** START EXCERPTED PASSAGE **

The grandmother of another close friend of mine came from a Jewish family from Vienna. One day, she took out all the old family photos, including some from nineteenth century Vienna. According to my friend, looking at the photos, her mother said, “Ima, your grandmother was a schwartze.” I remember this quote because of the weird mix of Hebrew, Yiddish and English. She told me that they looked at this old picture of a woman in nineteenth century European dress, with dark skin and kinky hair and wondered where she came from. Since Jewish identity is considered to be matrilineal, this was an important question to them. After tossing around some possibilities, the finally came to the conclusion that she must have been from North Africa, although the possibility that she was from Ethiopia was also considered.
In the book Detroit: An American Autopsy, the author, Charlie LeDuff, traces his family’s migration to the city of Detroit from New Orleans. He had no reason from his appearance to think he was anything but white, yet it turns out that his grandfather was biracial, mulatto or black, depending on your definitions. LeDuff describes himself, with humor, as “the palest black man in Michigan,” but he’s probably wrong. If you subscribe to the “one drop rule”, there’s probably a blond-haired, blue-eyed person out there who is “black.”

** END EXCERPTED PASSAGE **
** START RECORD EXCERPTS **

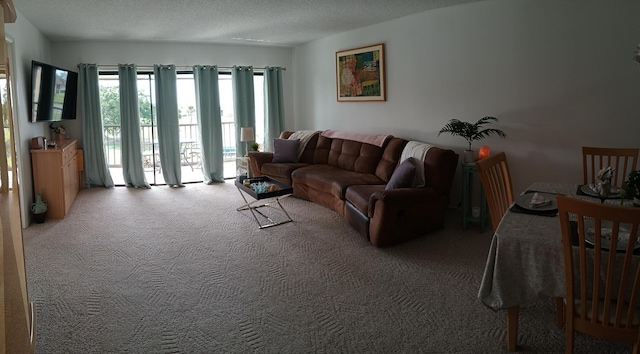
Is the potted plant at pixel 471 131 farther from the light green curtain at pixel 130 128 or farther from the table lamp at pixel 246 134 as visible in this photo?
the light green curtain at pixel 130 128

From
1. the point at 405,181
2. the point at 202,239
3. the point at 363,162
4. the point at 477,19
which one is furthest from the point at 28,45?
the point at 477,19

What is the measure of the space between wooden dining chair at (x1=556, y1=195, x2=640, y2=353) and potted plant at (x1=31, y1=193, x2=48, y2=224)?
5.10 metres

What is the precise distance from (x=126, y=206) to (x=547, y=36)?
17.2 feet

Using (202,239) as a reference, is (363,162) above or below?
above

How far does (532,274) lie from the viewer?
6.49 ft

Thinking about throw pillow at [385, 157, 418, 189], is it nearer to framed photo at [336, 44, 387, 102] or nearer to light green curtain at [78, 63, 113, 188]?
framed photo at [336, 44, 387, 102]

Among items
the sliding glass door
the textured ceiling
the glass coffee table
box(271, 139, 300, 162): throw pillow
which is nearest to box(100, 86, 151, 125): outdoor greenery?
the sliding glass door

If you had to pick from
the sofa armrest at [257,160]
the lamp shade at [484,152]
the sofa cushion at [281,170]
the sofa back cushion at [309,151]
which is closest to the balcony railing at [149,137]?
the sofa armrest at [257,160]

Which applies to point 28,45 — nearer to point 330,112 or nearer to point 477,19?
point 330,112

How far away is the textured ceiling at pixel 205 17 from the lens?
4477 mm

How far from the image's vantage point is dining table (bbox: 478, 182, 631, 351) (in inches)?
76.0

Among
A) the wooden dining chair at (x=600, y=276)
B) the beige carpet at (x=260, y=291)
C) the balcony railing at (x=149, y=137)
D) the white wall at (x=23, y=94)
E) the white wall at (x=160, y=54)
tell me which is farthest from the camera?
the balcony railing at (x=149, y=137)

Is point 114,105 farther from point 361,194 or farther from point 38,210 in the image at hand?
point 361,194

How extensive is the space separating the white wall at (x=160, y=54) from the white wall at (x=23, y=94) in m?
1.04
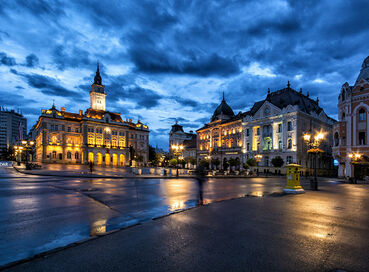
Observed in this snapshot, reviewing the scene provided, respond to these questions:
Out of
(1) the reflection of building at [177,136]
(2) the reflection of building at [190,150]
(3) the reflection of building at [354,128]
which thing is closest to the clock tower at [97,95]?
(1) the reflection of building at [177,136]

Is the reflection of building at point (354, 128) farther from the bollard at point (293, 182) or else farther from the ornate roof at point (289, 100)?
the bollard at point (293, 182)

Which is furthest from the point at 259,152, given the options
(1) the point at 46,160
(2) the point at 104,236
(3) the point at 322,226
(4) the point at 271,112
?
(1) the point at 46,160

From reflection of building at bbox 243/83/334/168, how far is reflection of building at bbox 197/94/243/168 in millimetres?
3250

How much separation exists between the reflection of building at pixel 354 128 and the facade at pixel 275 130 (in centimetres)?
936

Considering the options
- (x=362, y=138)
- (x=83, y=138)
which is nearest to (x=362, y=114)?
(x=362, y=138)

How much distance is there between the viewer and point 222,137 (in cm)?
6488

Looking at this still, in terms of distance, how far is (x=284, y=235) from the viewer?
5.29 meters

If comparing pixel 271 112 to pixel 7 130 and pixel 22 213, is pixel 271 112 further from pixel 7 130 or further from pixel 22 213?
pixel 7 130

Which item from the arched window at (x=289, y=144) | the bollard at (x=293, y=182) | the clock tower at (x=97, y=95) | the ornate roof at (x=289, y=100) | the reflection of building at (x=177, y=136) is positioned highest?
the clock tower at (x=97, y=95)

** END RECORD EXCERPTS **
** START RECORD EXCERPTS **

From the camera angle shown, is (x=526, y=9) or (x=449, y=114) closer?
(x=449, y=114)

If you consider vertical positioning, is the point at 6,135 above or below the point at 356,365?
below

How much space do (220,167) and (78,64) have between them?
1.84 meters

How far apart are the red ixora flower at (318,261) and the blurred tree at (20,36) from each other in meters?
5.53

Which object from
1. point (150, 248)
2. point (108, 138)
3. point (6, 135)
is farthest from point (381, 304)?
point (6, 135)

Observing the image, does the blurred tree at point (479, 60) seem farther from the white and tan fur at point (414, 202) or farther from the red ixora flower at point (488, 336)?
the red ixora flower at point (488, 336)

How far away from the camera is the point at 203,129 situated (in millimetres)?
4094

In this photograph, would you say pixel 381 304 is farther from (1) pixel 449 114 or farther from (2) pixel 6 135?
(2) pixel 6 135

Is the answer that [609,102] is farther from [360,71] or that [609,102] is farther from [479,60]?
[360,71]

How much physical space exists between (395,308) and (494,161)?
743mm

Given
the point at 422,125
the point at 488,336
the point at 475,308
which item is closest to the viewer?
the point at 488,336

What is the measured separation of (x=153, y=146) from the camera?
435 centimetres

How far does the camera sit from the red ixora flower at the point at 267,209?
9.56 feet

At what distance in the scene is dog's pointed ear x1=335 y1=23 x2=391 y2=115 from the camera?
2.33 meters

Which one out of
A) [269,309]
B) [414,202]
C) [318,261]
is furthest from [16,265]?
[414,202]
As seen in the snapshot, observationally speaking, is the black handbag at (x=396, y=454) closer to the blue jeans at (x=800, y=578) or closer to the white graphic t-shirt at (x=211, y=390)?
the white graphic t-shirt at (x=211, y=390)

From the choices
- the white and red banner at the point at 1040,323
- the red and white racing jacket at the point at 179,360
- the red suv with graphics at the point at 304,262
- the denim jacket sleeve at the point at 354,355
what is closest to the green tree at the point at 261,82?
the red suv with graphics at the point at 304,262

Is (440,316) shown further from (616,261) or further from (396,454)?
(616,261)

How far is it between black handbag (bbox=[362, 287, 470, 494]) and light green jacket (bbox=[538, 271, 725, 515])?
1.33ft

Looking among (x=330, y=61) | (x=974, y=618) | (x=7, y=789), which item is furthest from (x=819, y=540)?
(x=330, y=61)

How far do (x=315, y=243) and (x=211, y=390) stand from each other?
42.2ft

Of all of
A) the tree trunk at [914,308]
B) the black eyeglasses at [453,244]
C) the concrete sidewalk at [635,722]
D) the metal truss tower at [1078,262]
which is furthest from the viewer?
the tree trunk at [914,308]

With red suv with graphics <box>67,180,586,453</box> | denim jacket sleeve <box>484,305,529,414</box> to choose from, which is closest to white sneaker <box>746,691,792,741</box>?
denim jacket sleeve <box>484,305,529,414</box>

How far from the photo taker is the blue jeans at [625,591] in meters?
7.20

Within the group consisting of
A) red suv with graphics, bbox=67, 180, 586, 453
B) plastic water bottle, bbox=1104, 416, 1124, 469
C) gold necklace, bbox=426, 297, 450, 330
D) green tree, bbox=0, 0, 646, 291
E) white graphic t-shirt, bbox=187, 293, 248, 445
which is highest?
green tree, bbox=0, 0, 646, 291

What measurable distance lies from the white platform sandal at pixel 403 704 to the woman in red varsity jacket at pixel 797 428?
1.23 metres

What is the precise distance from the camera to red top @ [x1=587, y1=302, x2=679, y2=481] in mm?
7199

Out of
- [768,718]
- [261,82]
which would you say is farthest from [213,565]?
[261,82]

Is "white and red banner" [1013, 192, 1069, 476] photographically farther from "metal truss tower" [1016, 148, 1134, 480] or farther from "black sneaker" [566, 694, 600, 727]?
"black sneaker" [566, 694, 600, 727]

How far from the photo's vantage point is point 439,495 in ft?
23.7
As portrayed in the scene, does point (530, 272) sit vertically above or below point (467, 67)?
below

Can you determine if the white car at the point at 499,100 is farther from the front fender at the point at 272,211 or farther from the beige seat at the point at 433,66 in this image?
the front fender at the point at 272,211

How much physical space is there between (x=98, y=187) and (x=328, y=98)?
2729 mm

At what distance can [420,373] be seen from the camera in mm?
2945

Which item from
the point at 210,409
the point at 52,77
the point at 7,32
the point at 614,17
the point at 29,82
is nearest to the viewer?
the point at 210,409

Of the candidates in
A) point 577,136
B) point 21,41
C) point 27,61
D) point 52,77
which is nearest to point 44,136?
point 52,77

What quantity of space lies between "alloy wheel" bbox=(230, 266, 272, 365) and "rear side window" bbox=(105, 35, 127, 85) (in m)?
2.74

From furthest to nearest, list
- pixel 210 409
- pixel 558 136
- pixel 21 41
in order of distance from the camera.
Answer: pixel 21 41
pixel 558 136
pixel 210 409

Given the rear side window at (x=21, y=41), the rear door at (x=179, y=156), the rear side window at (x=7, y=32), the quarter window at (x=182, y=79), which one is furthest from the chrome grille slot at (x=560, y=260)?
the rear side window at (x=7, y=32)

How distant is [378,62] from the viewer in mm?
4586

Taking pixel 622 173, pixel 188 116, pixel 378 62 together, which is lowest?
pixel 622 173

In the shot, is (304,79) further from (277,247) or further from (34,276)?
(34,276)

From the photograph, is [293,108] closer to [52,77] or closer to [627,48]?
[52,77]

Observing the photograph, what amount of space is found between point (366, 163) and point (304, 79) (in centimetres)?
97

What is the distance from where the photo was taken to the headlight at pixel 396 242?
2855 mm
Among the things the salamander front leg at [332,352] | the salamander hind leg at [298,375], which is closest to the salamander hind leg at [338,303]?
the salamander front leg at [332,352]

** END RECORD EXCERPTS **

▶ SET EXERCISE 1
Please return the passage about family ancestry in full, word for word.
▶ SET EXERCISE 2
Identify each line in the records that contains the word "scene" and copy those lines.

▶ EXPECTED OUTPUT 1
The grandmother of another close friend of mine came from a Jewish family from Vienna. One day, she took out all the old family photos, including some from nineteenth century Vienna. According to my friend, looking at the photos, her mother said, “Ima, your grandmother was a schwartze.” I remember this quote because of the weird mix of Hebrew, Yiddish and English. She told me that they looked at this old picture of a woman in nineteenth century European dress, with dark skin and kinky hair and wondered where she came from. Since Jewish identity is considered to be matrilineal, this was an important question to them. After tossing around some possibilities, the finally came to the conclusion that she must have been from North Africa, although the possibility that she was from Ethiopia was also considered.
In the book Detroit: An American Autopsy, the author, Charlie LeDuff, traces his family’s migration to the city of Detroit from New Orleans. He had no reason from his appearance to think he was anything but white, yet it turns out that his grandfather was biracial, mulatto or black, depending on your definitions. LeDuff describes himself, with humor, as “the palest black man in Michigan,” but he’s probably wrong. If you subscribe to the “one drop rule”, there’s probably a blond-haired, blue-eyed person out there who is “black.”

▶ EXPECTED OUTPUT 2
Observed in this snapshot, reviewing the scene provided, respond to these questions:
At what distance in the scene is dog's pointed ear x1=335 y1=23 x2=391 y2=115 from the camera?
As portrayed in the scene, does point (530, 272) sit vertically above or below point (467, 67)?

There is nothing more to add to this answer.